_What you will do:_
Print only what runs from the line that includes "Jack Russell Terrier/Australian" to the end of the listing, word for word, and do not include any pictures.

[Data in this exercise Boundary: Start]

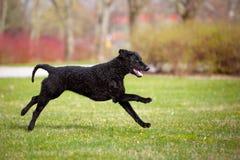 kędzierzawy pokryty aporteru pies biega outdoors fotografia royalty free
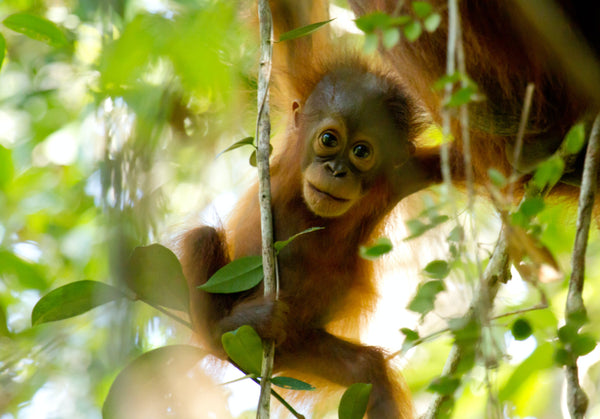 Bornean orangutan in Sebangau Forest. Photo credit: Bernat Ripoll, BNF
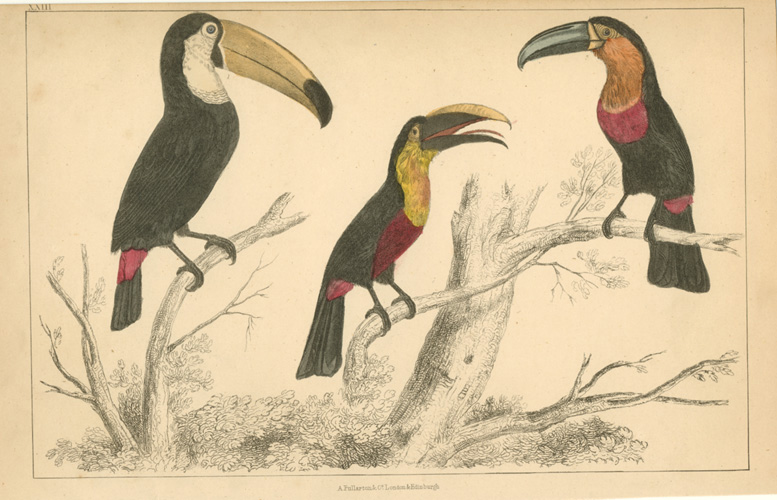 Antique print of 3 Toucans. Oliver Goldsmith, c1848.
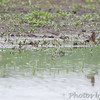 """Wilson's Phalaropes and Lesser Yellowlegs <br /> """"Entrance Pool"""" (North side) <br /> Road to Confluence Point State Park"""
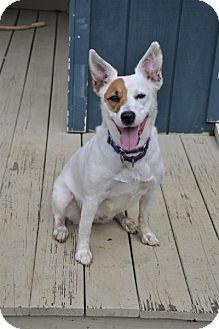 Jack Russell Terrier/Australian Shepherd Mix Dog for adoption in Lebanon, Maine - Sydney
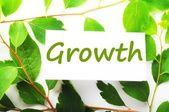 Growth — Zdjęcie stockowe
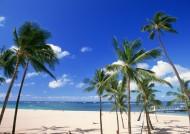 海岸沙滩图片(21张)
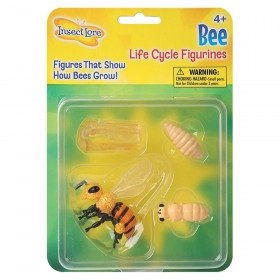 Honey Bee Life Cycle Stages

[Data in this exercise Boundary: End]

_Completed exercise:_
 Jack Russell Terrier/Australian Shepherd Mix Dog for adoption in Lebanon, Maine - Sydney
 Growth — Zdjęcie stockowe
 海岸沙滩图片(21张)
 Honey Bee Life Cycle Stages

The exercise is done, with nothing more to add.